Chapter 20   AP objectives

Chapter 20    DNA Technology


DNA Cloning
1. Explain how advances in recombinant DNA technology have helped scientists study the eukaryotic genome.
2. Describe the natural function of restriction enzymes and explain how they are used in recombinant DNA technology.
3. Explain how the creation of sticky ends by restriction enzymes is useful in producing a recombinant DNA molecule.
4. Outline the procedures for cloning a eukaryotic gene in a bacterial plasmid.
5. Describe techniques that allow identification of recombinant cells that have taken up a gene of interest.
6. Define and distinguish between genomic libraries using plasmids, phages, and cDNA.
7. Describe the role of an expression vector.
8. Describe two advantages of using yeast cells instead of bacteria as hosts for cloning or expressing eukaryotic genes.
9. Describe two techniques to introduce recombinant DNA into eukaryotic cells.
10. Describe the polymerase chain reaction (PCR) and explain the advantages and limitations of this procedure.
11. Explain how gel electrophoresis is used to analyze nucleic acids and to distinguish between two alleles of a gene.

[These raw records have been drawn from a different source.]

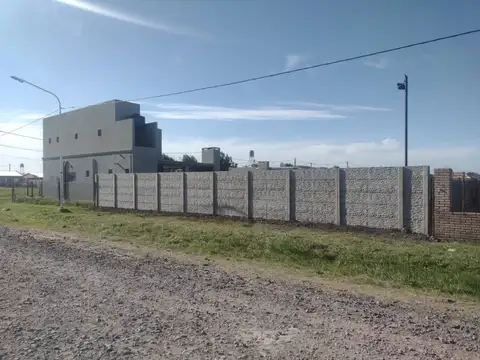 HERMOSA CASA 2 DORMITORIOS BARRIO PUNTA CHACRA ROLDAN.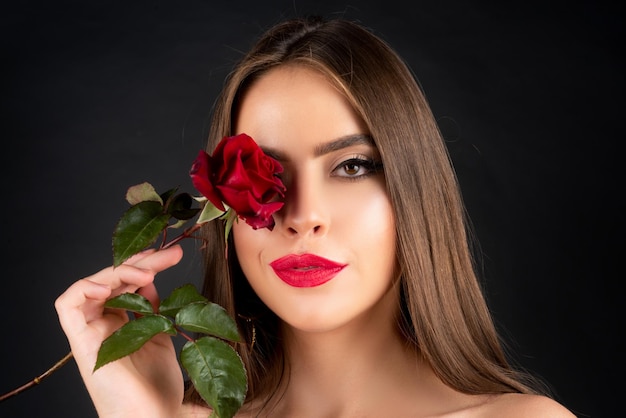 Mulher sensual com lábios vermelhos com fundo isolado de rosa vermelha linda jovem bonita com cura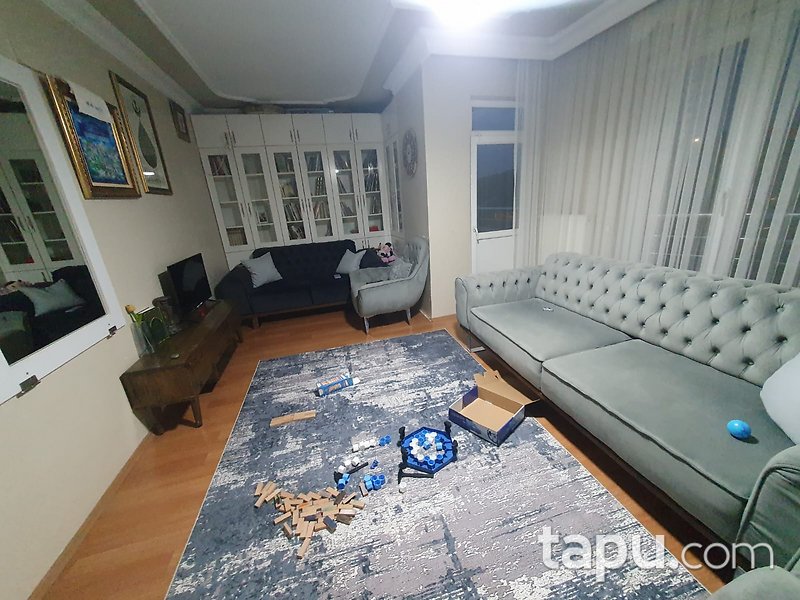 Ümraniye'de Manzaralı Geniş Teraslı 5+2 Dubleks Daire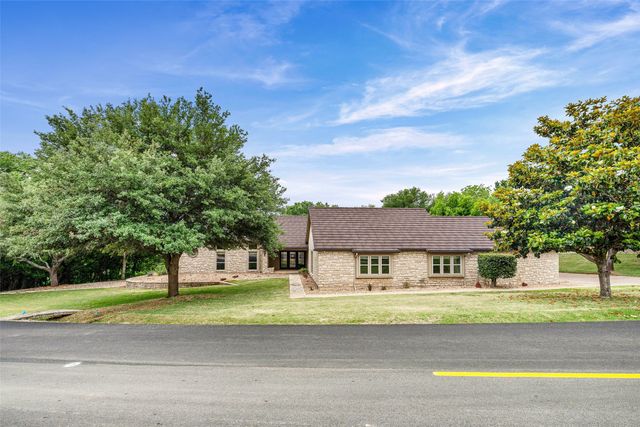 10100 Ravenswood Road, Granbury, TX 76049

12. Describe the process of nucleic acid hybridization.
13. Describe the Southern blotting procedure and explain how it can be used to detect and analyze instances of restriction fragment length polymorphism (RFLP).
14. Explain how RFLP analysis facilitated the process of genomic mapping.
  DNA Analysis and Genomics
15. Explain the goals of the Human Genome Project.
16. Explain how linkage mapping, physical mapping, and DNA sequencing each contributed to the genome mapping project.
17. Describe the alternate approach to whole-genome sequencing pursued by J. Craig Venter and the Celera Genomics company.
18. Explain how researchers recognize protein-coding genes within DNA sequences.
19. Describe the surprising results of the Human Genome Project.
20. Explain how the vertebrate genome, including that of humans, generates greater diversity than the genomes of invertebrate organisms.
21. Explain how in vitro mutagenesis and RNA interference help researchers to discover the functions of some genes.
22. Explain the purposes of gene expression studies. Describe the use of DNA microarray assays and explain how they facilitate such studies.
23. Define and compare the fields of proteomics and genomics.
24. Explain the significance of single nucleotide polymorphisms in the study of the human evolution.
  Practical Applications of DNA Technology
25. Describe how DNA technology can have medical applications in such areas as the diagnosis of genetic disease, the development of gene therapy, vaccine production, and the development of pharmaceutical products.
26. Explain how DNA technology is used in the forensic sciences.
27. Describe how gene manipulation has practical applications for environmental and agricultural work.
28. Describe how plant genes can be manipulated using the Ti plasmid carried by Agrobacterium as a vector.
29. Explain how DNA technology can be used to improve the nutritional value of crops and to develop plants that can produce pharmaceutical products.
30. Discuss the safety and ethical questions related to recombinant DNA studies and the biotechnology industry.